◆ Brief 1
Can you translate this sentence from the post on discovery learning into Spanish: "In each case, guided discovery was more effective than pure discovery in helping students learn and transfer."
◆ Brief 2
Using the post on discovery learning, answer these:
(a) In which journal did Mayer's article appear?
(b) In which decade did the research on discovery of LOGO programming strategies culminate?
(c) Who wrote "Honest Follow-through Needed on this Project"?
◆ Brief 3
Can you quote the post on discovery learning word for word, between "by Marian Kester" and "not to work.", inclusive?

◆ Excerpt
Sunday, February 10, 2008

Instructional Guidance rather than
Pure Discovery

Should There Be a Three-Strikes Rule Against Pure Discovery Learning?
The Case for Guided Methods of Instruction

Richard E. Mayer
University of California, Santa Barbara

American Psychologist, Vol. 59 (2004) pp. 14-19. (PDF format)

The author’s thesis is that there is sufficient research evidence to make any reasonable person skeptical about the benefits of discovery learning practiced under the guise of cognitive constructivism or social constructivism as a preferred instructional method. The author reviews research on discovery of problem-solving rules culminating in the 1960s, discovery of conservation strategies culminating in the 1970s, and discovery of LOGO programming strategies culminating in the 1980s. In each case, guided discovery was more effective than pure discovery in helping students learn and transfer. Overall, the constructivist view of learning may be best supported by methods of instruction that involve cognitive activity rather than behavioral activity, instructional guidance rather than pure discovery, and curricular focus rather than unstructured exploration. For promoting constructivist learning involve cognitive activity rather than behavioral activity, instructional guidance rather than pure discovery, and curricular focus rather than unstructured exploration. The self-correcting nature of scientific research can be useful in guiding educational decisions about which instructional methods work under which circumstances for which learners.


The Pure Discovery Method is well documented as nonsense.

Here is an article with relevant statistics showing that pure discovery does not work:

Honest Follow-through Needed on this Project

by Marian Kester Coombs
March 24, 1998
The Washington Times


Since Math education was far from perfect in the past, OSPI has substituted total nonsense in its place.

It appears that OSPI resists internationally competitive standards and accompanying well established curricula from Singapore because that plan would work and thereby slightly reduce the enormous size of the OSPI bureaucracy.

Dr Bergeson is proposing that Washington have its own standards and that publishers build materials for Washington.

It is much easier to use a well proven round wheel than expensively develop a trapezoidally shaped new one, which given the OSPI Math track record is virtually guaranteed not to work.


You might like to visit:
The Association for Direct Instruction


Anonymous said...

Mayer's research incorrectly cites J.S. Bruner, Harvard Review (1961) - should be Jerome Bruner, not John Bruner.

Anonymous said...

◆ Provided material
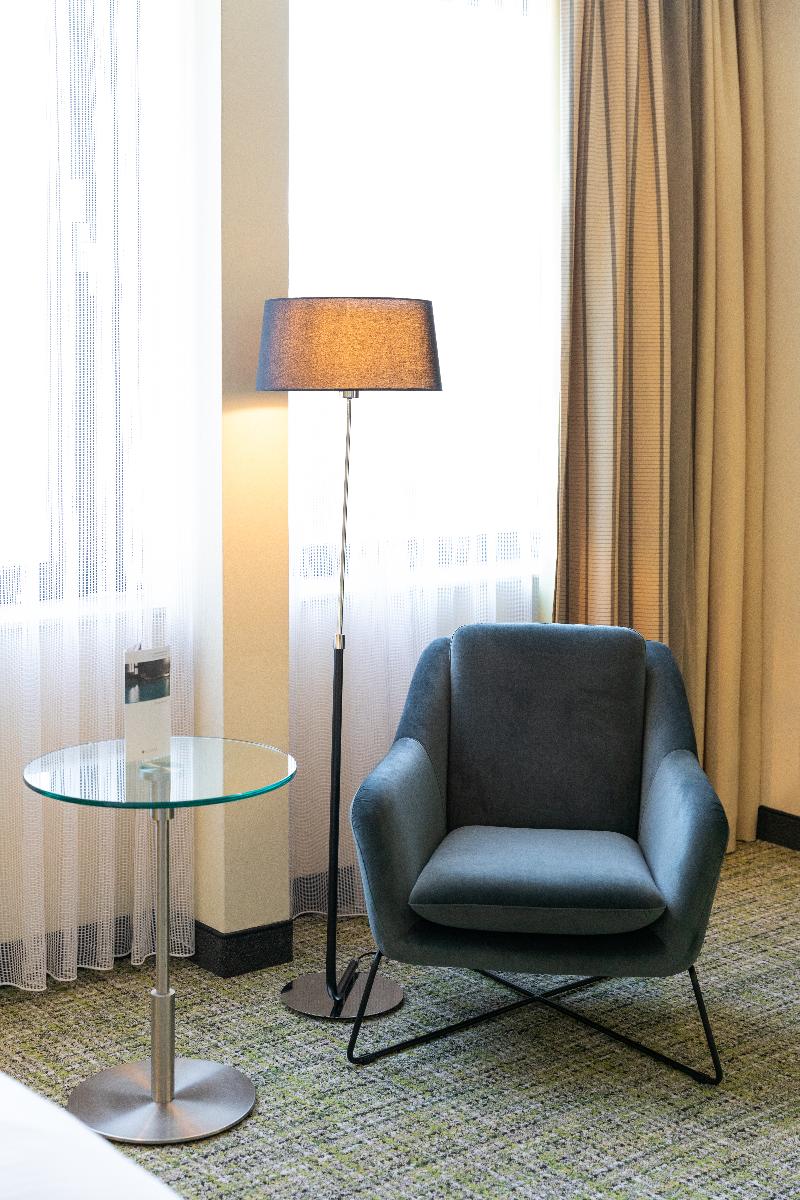 Pullman Eindhoven Cocagne - Oda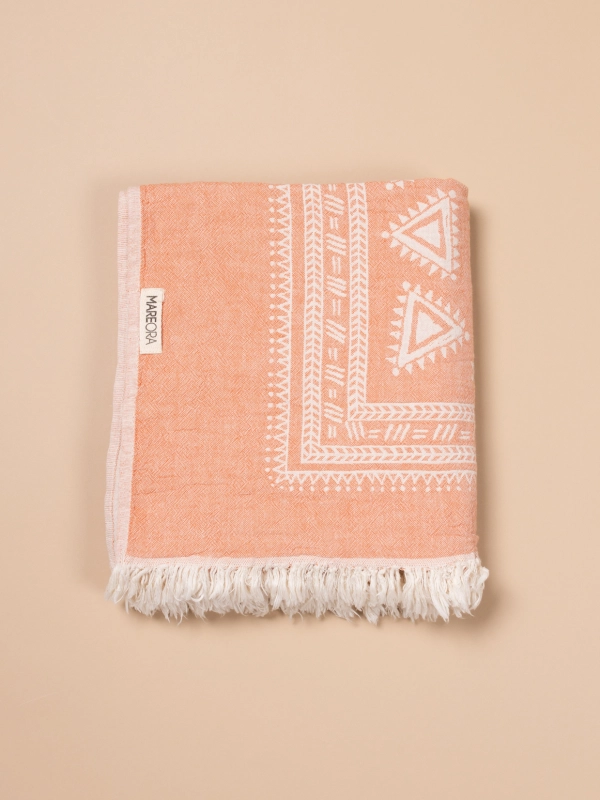 Mono throw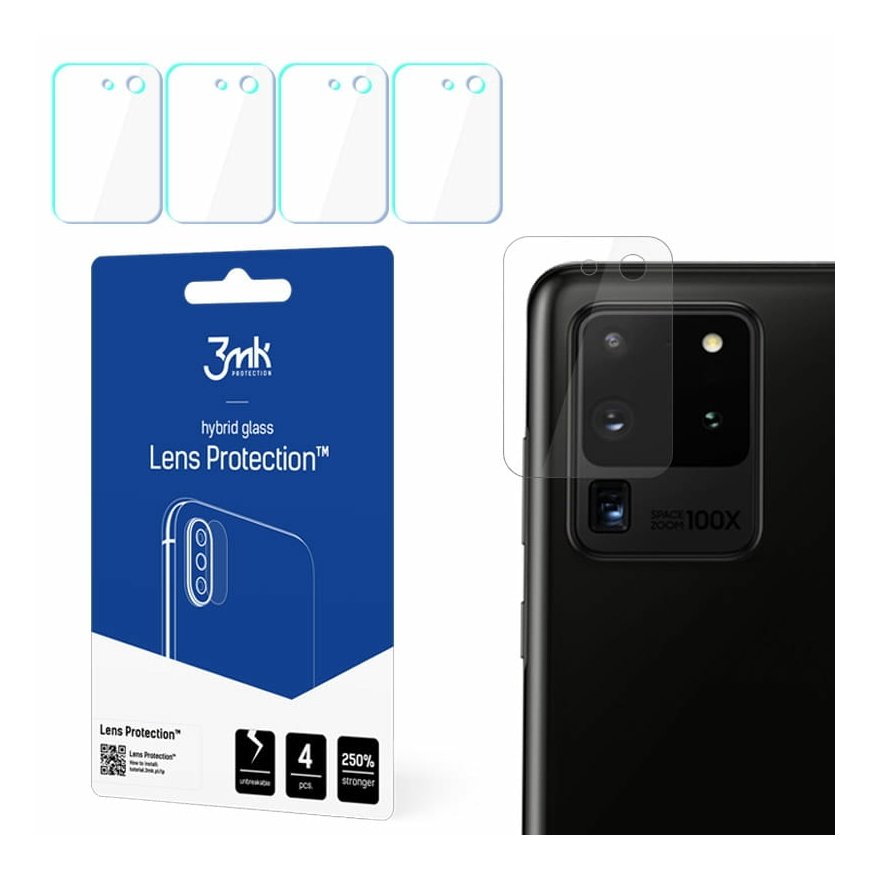 3MK Lens Protection 1 tk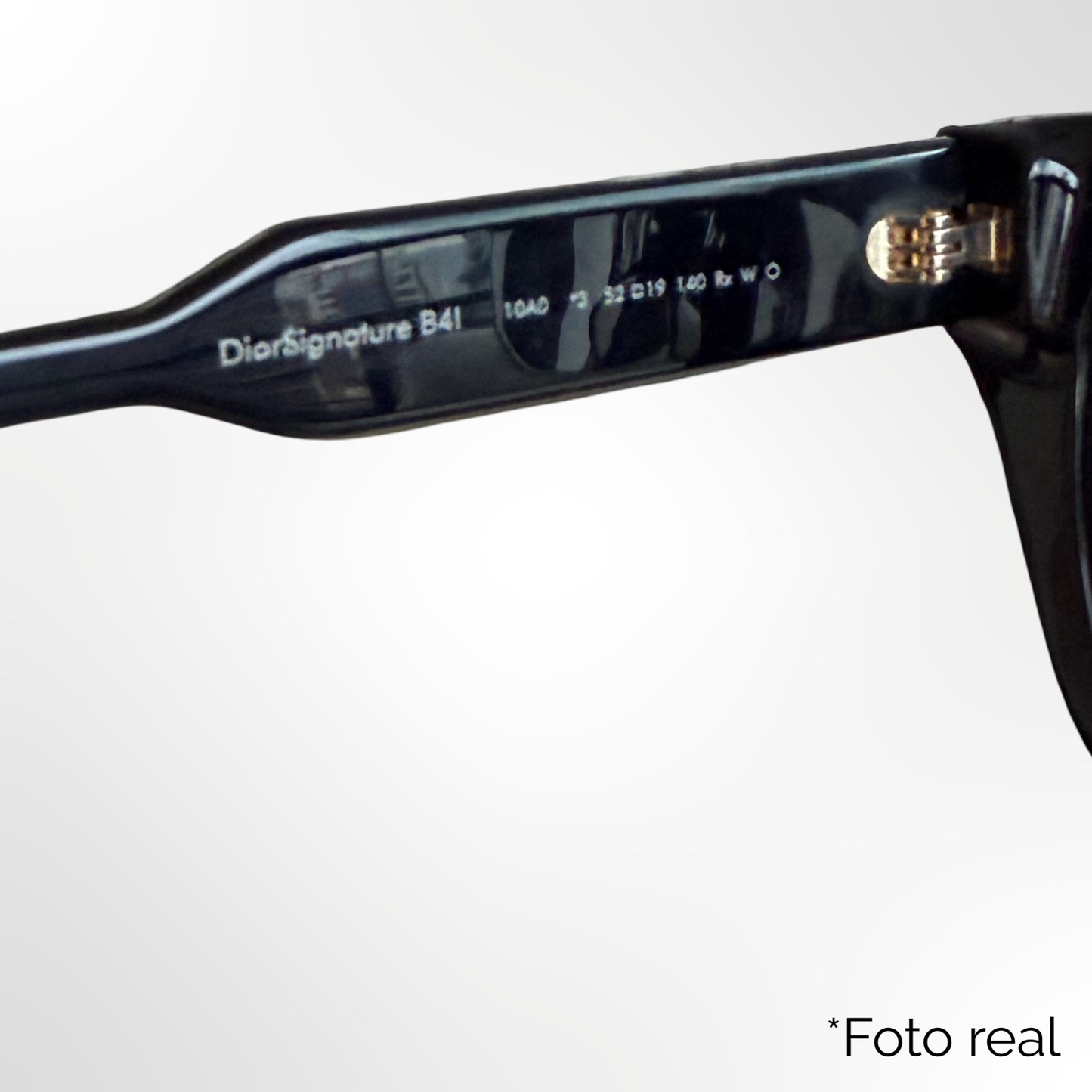 Dior Signature Sunglasses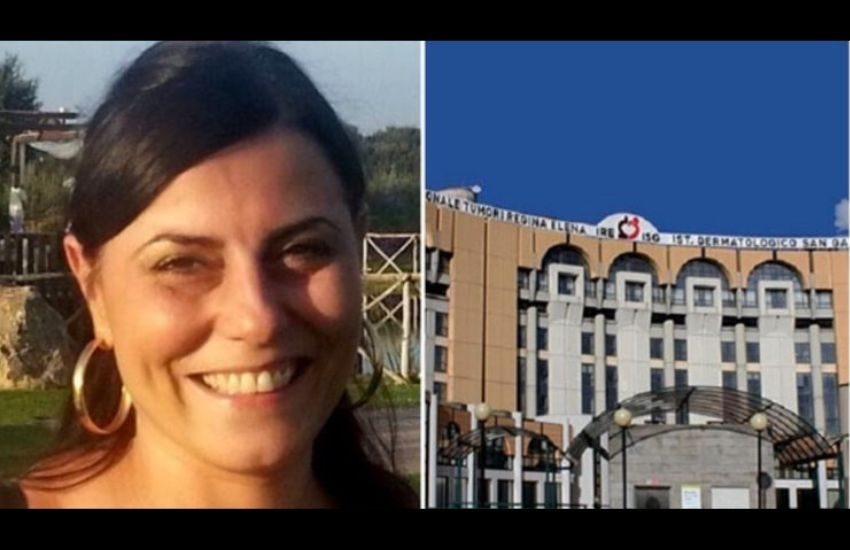 Roma, infermiera muore durante il turno di lavoro. Sindacati denunciano turni massacranti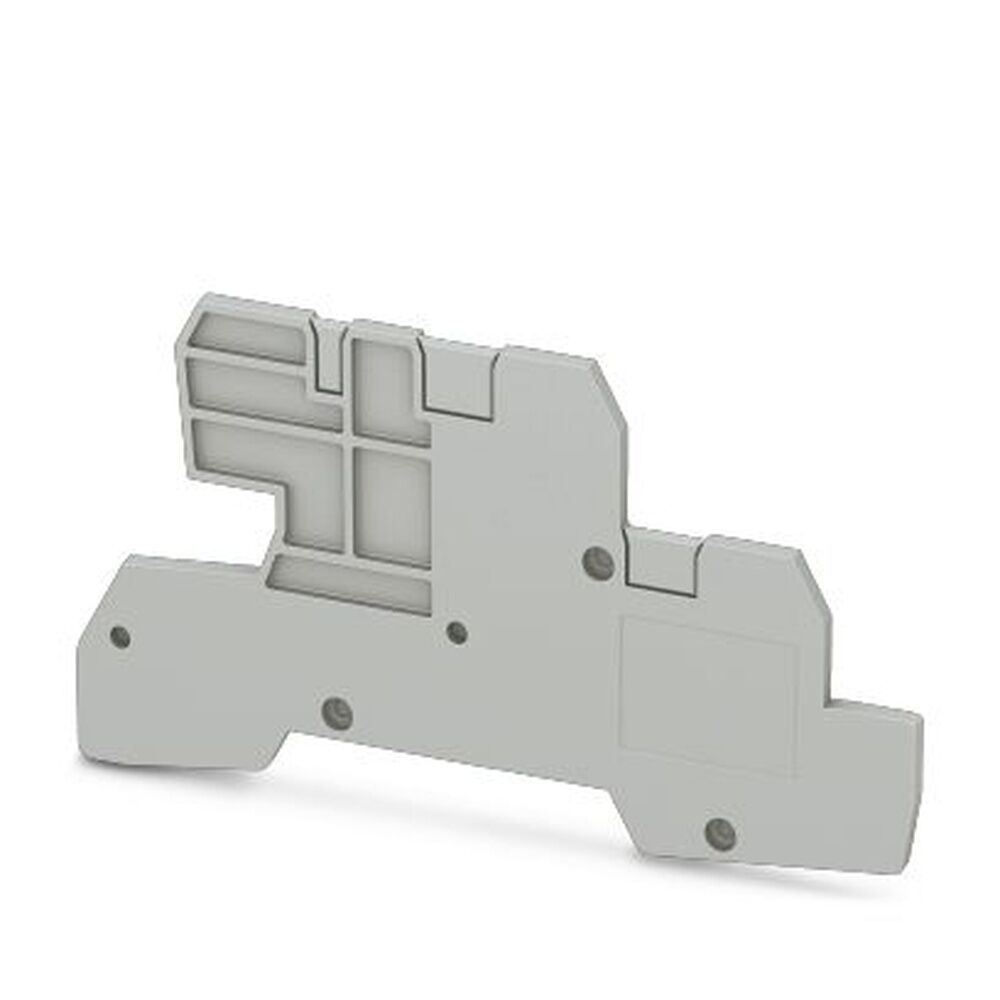 Phoenix Contact Abschlussdeckel 1025464 Typ D-UTI 6/3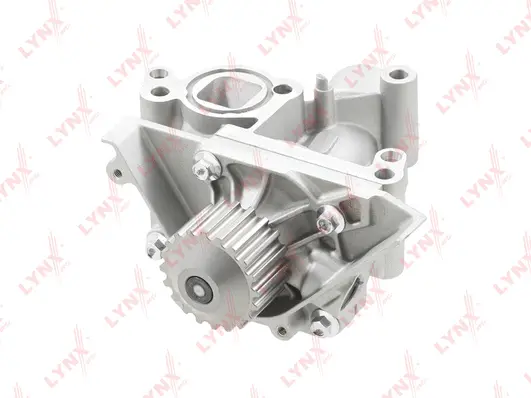 Pompe à eau, refroidissement du moteur LYNXAUTO CW-0458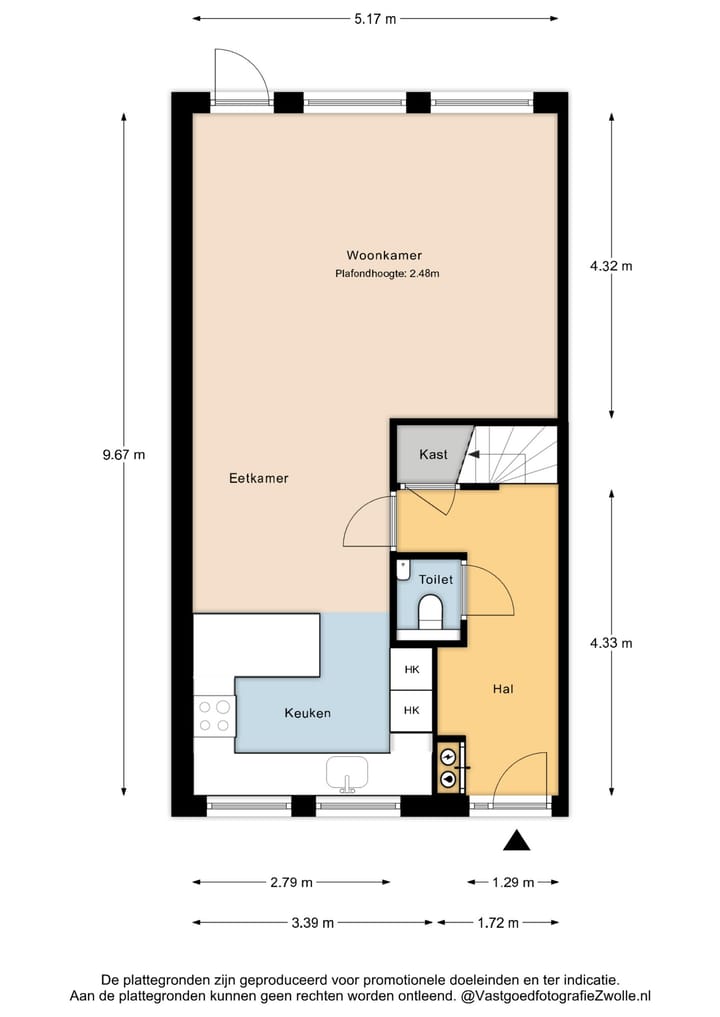 Foto 34 van Hanselaarmate 58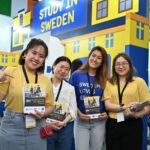ก.พ. จัด งาน “OCSC International Education Expo 2023”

◆ Task solution 1
En cada caso, el descubrimiento guiado fue más eficaz que el descubrimiento puro para ayudar a los estudiantes a aprender y transferir.

◆ Task solution 2
(a) American Psychologist
(b) The 1980s
(c) Marian Kester Coombs

◆ Task solution 3
by Marian Kester Coombs
March 24, 1998
The Washington Times


Since Math education was far from perfect in the past, OSPI has substituted total nonsense in its place.

It appears that OSPI resists internationally competitive standards and accompanying well established curricula from Singapore because that plan would work and thereby slightly reduce the enormous size of the OSPI bureaucracy.

Dr Bergeson is proposing that Washington have its own standards and that publishers build materials for Washington.

It is much easier to use a well proven round wheel than expensively develop a trapezoidally shaped new one, which given the OSPI Math track record is virtually guaranteed not to work.